Was it the chance to see something as yet unsoiled, untrodden?
To catch the fleeting grace of a new season, a lovely beginning, before it was trampled and corrupted?
“If it's a girl,” Rasheed said, “and it isn't, but, if it is a girl, then you can choose whatever name you want.”
Mariam awoke the next morning to the sound of sawing and hammering. She wrapped a shawl around her and went out into the snow-blown yard.
The heavy snowfall of the previous night had stopped. Now only a scattering of light, swirling flakes tickled her cheeks.
The air was windless and smelled like burning coal. Kabul was eerily silent, quilted in white, tendrils of smoke snaking up here and there.

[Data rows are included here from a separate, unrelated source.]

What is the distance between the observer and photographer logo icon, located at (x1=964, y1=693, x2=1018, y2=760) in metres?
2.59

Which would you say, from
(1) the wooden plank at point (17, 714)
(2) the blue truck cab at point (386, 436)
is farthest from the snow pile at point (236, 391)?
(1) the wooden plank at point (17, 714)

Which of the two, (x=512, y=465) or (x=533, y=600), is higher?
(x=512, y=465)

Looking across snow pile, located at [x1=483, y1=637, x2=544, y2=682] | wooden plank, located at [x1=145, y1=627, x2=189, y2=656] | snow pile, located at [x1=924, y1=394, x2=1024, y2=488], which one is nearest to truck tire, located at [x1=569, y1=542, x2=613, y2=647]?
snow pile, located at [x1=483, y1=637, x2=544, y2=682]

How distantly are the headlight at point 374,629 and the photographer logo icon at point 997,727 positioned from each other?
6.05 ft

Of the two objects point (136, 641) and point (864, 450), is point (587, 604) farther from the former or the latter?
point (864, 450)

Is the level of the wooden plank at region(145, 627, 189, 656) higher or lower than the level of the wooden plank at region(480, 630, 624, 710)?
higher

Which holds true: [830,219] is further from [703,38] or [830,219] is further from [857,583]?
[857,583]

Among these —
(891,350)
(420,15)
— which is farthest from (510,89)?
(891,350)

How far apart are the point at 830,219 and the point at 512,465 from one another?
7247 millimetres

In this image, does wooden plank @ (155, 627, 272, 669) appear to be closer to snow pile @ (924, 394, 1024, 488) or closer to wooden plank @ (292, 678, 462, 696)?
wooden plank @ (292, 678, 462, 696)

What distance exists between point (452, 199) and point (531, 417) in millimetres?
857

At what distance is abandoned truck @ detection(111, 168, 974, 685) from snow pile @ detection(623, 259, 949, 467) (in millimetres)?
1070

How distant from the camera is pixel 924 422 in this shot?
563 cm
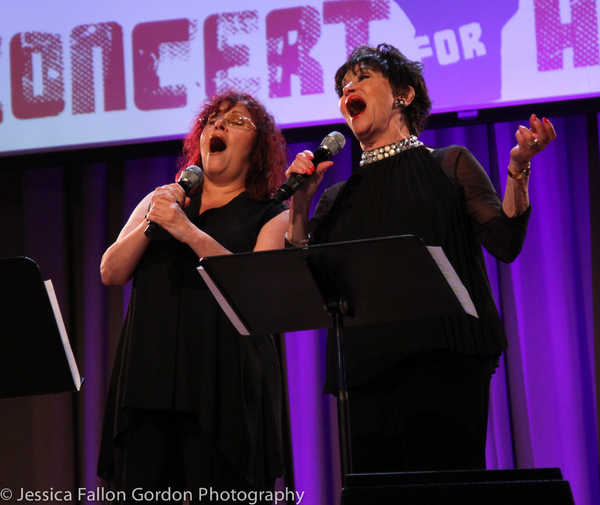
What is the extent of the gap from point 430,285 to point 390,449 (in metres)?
0.46

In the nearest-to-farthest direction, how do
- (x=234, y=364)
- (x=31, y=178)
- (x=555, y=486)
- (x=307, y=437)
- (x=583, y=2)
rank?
(x=555, y=486), (x=234, y=364), (x=583, y=2), (x=307, y=437), (x=31, y=178)

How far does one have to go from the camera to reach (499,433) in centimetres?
295

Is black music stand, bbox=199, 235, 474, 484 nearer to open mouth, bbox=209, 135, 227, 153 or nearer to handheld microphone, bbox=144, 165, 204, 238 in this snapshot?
handheld microphone, bbox=144, 165, 204, 238

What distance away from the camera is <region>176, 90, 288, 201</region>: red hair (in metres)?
2.04

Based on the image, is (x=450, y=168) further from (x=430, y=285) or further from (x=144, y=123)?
(x=144, y=123)

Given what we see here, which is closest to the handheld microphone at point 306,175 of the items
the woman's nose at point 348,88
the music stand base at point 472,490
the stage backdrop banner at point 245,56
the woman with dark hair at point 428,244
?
the woman with dark hair at point 428,244

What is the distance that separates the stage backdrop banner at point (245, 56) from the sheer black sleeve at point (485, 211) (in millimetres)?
1110

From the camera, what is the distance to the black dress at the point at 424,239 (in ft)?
5.26

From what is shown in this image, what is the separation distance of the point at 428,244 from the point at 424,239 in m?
0.02

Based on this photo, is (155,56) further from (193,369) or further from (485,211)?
(485,211)

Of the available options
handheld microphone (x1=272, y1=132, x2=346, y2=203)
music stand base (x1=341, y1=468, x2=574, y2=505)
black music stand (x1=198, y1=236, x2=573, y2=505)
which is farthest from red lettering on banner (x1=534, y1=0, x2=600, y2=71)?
music stand base (x1=341, y1=468, x2=574, y2=505)

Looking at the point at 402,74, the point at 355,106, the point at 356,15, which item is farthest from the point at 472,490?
the point at 356,15

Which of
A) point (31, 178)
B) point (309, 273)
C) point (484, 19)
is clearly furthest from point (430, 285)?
point (31, 178)

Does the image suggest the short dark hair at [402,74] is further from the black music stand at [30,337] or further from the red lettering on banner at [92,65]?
the red lettering on banner at [92,65]
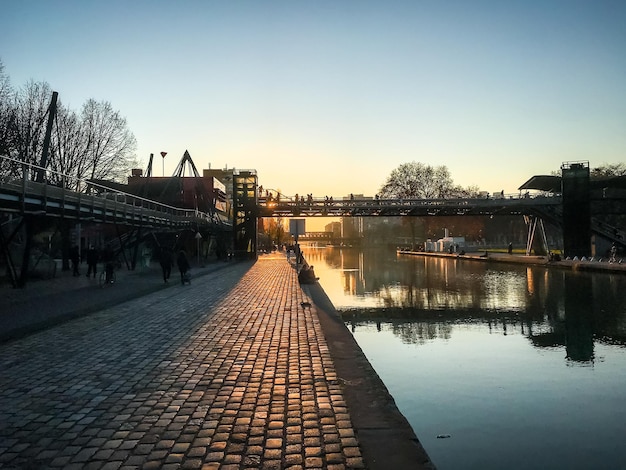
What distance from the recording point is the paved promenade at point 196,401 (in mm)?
4512

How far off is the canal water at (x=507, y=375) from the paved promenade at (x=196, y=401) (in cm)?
108

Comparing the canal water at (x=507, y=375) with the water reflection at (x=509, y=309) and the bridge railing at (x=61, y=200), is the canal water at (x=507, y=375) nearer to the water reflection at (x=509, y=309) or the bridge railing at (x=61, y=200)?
the water reflection at (x=509, y=309)

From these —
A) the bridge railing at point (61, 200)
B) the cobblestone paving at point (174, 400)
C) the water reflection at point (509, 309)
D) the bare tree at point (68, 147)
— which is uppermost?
the bare tree at point (68, 147)

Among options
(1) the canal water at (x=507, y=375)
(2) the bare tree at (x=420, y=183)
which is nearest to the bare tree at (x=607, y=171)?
(2) the bare tree at (x=420, y=183)

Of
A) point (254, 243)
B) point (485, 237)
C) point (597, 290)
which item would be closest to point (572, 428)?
point (597, 290)

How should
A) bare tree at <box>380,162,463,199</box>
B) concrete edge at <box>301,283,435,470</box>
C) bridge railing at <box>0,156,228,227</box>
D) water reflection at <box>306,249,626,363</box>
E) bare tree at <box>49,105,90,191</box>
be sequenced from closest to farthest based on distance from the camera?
concrete edge at <box>301,283,435,470</box> → water reflection at <box>306,249,626,363</box> → bridge railing at <box>0,156,228,227</box> → bare tree at <box>49,105,90,191</box> → bare tree at <box>380,162,463,199</box>

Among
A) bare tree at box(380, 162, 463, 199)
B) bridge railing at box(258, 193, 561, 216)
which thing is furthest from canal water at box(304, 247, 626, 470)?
bare tree at box(380, 162, 463, 199)

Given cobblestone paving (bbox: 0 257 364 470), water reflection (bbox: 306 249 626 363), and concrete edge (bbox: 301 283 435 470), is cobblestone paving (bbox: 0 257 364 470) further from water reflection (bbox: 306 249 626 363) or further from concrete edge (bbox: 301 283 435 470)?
water reflection (bbox: 306 249 626 363)

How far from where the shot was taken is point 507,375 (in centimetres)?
930

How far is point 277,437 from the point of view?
491 centimetres

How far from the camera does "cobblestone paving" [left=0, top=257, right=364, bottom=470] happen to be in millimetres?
4516

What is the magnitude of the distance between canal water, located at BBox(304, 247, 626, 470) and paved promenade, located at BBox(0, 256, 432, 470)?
3.55 ft

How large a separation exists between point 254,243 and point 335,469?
56.0m

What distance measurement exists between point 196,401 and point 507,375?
590cm
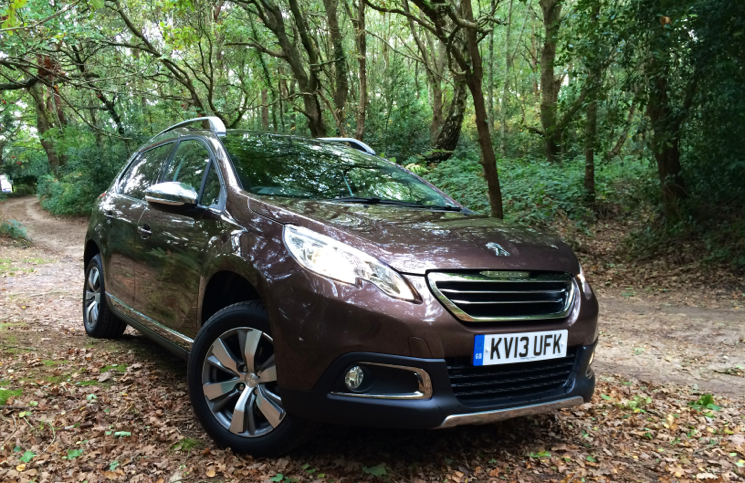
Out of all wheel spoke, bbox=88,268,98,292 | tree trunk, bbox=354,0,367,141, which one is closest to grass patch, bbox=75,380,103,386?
wheel spoke, bbox=88,268,98,292

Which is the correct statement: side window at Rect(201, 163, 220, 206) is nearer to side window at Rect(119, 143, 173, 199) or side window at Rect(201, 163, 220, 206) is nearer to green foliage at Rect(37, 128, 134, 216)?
side window at Rect(119, 143, 173, 199)

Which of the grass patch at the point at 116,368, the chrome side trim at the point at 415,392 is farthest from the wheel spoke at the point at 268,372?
the grass patch at the point at 116,368

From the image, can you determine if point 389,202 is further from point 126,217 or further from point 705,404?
point 705,404

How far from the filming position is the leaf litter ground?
263 centimetres

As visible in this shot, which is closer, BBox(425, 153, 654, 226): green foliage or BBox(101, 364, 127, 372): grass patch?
BBox(101, 364, 127, 372): grass patch

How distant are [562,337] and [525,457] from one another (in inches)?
27.7

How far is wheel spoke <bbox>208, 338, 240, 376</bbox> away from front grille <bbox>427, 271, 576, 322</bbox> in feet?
3.49

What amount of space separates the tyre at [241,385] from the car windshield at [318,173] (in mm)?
800

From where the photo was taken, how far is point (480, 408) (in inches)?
93.1

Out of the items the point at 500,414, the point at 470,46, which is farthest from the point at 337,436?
the point at 470,46

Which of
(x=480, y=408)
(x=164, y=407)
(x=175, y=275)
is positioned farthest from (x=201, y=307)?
(x=480, y=408)

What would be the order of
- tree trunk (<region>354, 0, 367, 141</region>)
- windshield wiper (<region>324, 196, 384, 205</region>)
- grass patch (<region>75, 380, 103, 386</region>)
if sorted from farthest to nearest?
tree trunk (<region>354, 0, 367, 141</region>)
grass patch (<region>75, 380, 103, 386</region>)
windshield wiper (<region>324, 196, 384, 205</region>)

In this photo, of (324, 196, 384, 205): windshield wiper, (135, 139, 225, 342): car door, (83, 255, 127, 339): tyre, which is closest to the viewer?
(135, 139, 225, 342): car door

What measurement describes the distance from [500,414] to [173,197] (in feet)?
6.89
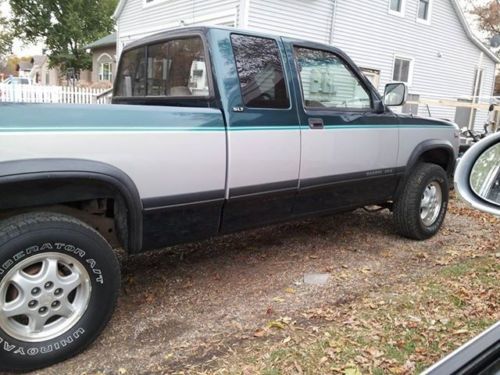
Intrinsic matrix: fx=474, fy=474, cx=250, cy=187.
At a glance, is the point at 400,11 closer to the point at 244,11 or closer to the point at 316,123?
the point at 244,11

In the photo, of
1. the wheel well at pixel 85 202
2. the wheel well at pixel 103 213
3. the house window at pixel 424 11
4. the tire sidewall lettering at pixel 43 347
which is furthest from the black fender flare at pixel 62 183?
the house window at pixel 424 11

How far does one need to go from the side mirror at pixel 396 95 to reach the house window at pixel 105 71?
24.7 m

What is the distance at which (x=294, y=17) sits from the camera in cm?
1287

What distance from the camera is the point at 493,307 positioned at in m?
3.58

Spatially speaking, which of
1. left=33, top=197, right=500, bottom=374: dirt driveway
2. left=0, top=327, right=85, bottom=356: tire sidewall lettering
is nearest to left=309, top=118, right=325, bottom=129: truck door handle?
left=33, top=197, right=500, bottom=374: dirt driveway

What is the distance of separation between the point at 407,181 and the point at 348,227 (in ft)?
3.24

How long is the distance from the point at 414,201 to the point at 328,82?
1672 mm

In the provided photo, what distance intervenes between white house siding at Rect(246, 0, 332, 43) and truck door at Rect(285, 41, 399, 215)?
7816 mm

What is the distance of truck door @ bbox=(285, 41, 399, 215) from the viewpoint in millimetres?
3838

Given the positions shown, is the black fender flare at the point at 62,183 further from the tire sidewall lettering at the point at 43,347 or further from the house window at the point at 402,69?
the house window at the point at 402,69

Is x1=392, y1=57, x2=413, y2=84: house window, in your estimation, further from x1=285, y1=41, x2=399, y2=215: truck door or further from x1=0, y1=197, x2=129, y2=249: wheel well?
x1=0, y1=197, x2=129, y2=249: wheel well

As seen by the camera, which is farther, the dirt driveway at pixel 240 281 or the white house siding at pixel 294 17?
the white house siding at pixel 294 17

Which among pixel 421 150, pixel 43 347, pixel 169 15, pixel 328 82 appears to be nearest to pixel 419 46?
pixel 169 15

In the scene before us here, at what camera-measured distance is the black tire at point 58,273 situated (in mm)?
2439
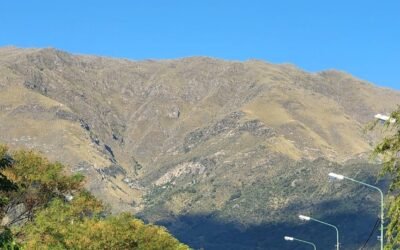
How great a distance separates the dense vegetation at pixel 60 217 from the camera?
5659cm

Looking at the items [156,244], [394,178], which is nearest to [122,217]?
[156,244]

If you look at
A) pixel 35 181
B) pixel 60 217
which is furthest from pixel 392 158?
pixel 35 181

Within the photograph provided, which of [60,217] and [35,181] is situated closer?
[60,217]

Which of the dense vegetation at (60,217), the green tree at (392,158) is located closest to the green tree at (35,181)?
the dense vegetation at (60,217)

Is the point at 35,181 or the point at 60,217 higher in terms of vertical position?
the point at 35,181

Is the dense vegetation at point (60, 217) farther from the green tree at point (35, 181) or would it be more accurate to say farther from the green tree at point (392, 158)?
the green tree at point (392, 158)

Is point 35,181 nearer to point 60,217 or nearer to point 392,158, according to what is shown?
point 60,217

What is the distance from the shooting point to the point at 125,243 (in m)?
61.9

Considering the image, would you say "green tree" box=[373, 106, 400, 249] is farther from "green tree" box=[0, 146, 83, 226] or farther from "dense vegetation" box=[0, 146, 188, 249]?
"green tree" box=[0, 146, 83, 226]

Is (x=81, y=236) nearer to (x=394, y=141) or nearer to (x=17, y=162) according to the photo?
(x=17, y=162)

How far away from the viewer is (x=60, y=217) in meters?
61.2

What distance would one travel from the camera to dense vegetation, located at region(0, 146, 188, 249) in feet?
186

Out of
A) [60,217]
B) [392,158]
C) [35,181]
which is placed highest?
[392,158]

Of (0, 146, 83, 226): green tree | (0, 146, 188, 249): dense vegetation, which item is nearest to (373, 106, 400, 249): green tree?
(0, 146, 188, 249): dense vegetation
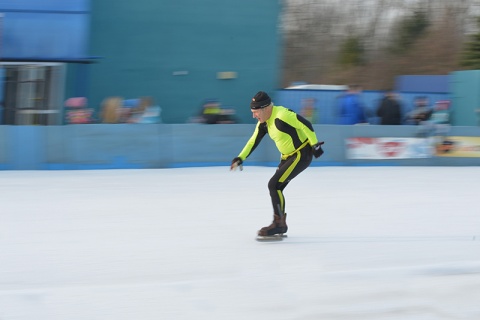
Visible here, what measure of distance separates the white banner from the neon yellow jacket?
7.90 metres

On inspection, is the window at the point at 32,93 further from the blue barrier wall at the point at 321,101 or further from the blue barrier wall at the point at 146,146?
the blue barrier wall at the point at 321,101

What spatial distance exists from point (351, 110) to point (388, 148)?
1040mm

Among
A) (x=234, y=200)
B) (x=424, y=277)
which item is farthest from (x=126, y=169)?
(x=424, y=277)

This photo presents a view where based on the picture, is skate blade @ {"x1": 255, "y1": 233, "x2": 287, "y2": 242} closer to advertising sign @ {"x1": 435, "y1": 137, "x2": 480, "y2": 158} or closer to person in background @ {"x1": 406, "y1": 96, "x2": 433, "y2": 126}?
advertising sign @ {"x1": 435, "y1": 137, "x2": 480, "y2": 158}

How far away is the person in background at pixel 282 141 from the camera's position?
24.6 ft

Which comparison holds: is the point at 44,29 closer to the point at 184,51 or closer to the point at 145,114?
the point at 184,51

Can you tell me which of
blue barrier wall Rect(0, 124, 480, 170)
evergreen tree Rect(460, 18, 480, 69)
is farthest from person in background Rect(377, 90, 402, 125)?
evergreen tree Rect(460, 18, 480, 69)

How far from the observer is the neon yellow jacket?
7.50 meters

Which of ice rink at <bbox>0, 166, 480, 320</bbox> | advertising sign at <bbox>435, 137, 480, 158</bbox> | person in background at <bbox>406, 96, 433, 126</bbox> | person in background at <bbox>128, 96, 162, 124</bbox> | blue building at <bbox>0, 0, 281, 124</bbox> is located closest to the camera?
ice rink at <bbox>0, 166, 480, 320</bbox>

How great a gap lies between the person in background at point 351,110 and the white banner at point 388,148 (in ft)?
1.90

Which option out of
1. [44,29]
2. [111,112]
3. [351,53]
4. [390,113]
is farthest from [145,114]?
[351,53]

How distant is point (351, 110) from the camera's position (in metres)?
15.9

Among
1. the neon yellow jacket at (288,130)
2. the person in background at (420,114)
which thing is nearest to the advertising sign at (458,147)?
the person in background at (420,114)

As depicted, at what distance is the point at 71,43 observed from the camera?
17.5 meters
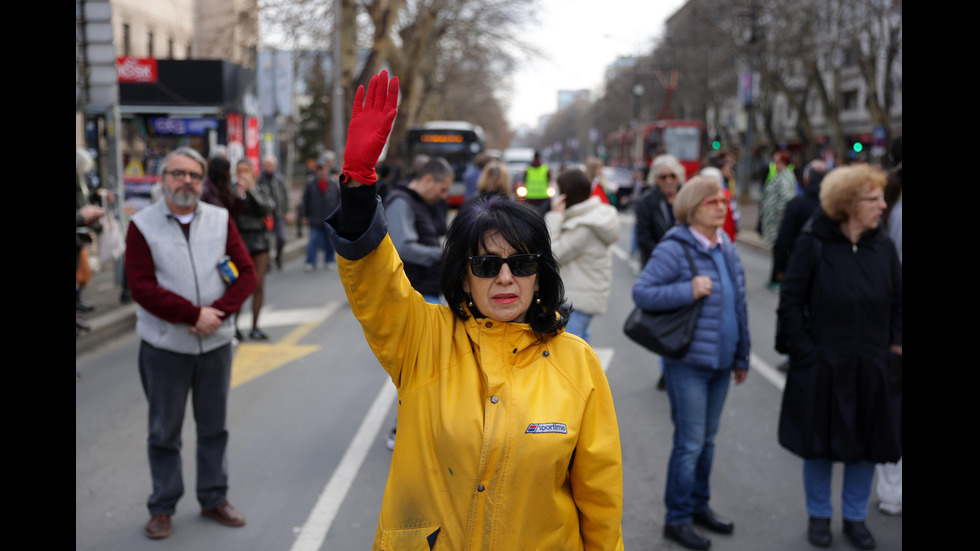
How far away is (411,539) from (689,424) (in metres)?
2.36

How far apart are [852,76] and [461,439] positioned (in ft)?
186

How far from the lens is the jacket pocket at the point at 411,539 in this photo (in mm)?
2303

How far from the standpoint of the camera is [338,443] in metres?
5.96

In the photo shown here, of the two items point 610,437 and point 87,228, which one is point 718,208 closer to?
point 610,437

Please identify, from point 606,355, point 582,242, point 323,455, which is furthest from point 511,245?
point 606,355

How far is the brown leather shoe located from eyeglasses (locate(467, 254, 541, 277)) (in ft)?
9.31

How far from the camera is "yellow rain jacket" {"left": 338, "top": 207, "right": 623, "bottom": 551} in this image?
2.25 meters

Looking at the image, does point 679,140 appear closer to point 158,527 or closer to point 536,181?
point 536,181

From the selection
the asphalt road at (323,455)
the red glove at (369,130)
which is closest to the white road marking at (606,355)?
the asphalt road at (323,455)

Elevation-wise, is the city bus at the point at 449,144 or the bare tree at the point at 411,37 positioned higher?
the bare tree at the point at 411,37

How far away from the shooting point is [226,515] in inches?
181

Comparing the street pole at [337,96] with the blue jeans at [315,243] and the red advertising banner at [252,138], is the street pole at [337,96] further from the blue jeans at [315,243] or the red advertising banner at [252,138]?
the blue jeans at [315,243]

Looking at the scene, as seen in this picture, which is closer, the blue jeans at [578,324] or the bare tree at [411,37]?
the blue jeans at [578,324]
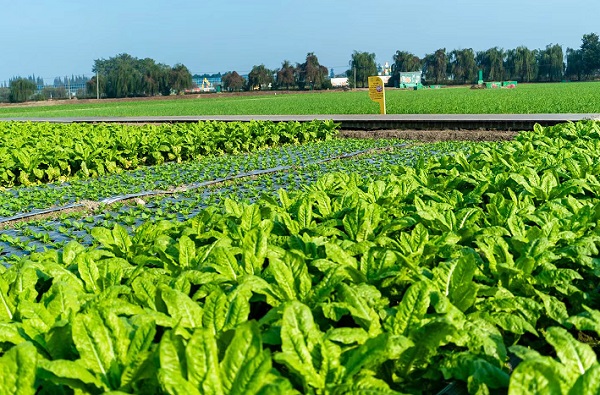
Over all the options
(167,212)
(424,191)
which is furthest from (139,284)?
(167,212)

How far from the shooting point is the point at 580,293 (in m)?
2.52

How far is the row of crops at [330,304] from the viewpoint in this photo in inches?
67.5

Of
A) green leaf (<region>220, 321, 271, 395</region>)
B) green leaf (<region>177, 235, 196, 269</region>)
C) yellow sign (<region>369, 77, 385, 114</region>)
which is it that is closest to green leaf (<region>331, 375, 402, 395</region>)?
green leaf (<region>220, 321, 271, 395</region>)

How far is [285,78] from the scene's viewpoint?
318 ft

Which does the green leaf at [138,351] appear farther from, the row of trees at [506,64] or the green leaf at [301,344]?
the row of trees at [506,64]

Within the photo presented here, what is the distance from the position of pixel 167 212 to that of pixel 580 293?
19.1ft

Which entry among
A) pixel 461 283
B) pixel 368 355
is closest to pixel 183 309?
pixel 368 355

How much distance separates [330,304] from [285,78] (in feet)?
318

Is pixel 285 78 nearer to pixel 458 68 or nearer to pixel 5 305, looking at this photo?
pixel 458 68

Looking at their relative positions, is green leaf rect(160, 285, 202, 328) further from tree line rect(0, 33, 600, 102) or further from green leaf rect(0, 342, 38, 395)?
tree line rect(0, 33, 600, 102)

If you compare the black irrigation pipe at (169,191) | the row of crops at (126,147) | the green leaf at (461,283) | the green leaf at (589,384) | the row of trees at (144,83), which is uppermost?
the row of trees at (144,83)

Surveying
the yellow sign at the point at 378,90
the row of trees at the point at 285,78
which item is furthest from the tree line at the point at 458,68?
the yellow sign at the point at 378,90

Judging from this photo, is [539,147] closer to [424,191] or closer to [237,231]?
[424,191]

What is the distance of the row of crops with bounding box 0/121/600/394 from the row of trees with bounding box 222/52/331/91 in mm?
92271
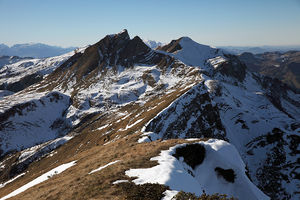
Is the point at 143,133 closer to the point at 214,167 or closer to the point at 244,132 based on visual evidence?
the point at 214,167

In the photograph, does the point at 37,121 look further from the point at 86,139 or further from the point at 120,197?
the point at 120,197

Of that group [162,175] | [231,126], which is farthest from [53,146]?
[231,126]

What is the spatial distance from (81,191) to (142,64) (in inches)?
5168

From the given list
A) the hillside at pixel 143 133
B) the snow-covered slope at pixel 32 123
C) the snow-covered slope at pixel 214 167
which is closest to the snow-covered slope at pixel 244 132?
the hillside at pixel 143 133

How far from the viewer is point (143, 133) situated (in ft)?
112

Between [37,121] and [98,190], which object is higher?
[98,190]

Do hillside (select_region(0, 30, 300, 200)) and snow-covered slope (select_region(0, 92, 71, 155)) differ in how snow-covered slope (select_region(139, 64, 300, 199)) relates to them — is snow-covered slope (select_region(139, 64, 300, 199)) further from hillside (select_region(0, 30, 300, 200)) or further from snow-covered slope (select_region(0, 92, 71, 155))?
snow-covered slope (select_region(0, 92, 71, 155))

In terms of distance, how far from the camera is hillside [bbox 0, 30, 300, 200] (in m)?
16.8

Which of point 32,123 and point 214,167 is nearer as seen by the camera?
point 214,167

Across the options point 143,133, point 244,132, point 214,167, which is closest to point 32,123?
point 143,133

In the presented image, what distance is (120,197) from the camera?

She found Rasheed in the toolshed, pounding nails into a plank of wood. When he saw her, he removed a nail from the corner of his mouth.
“It was going to be a surprise. He'll need a crib. You weren't supposed to see until it was done.”
Mariam wished he wouldn't do that, hitch his hopes to its being a boy.
As happy as she was about this pregnancy, his expectation weighed on her.
Yesterday, Rasheed had gone out and come home with a suede winter coat for a boy, lined inside with soft sheepskin,
the sleeves embroidered with fine red and yellow silk thread.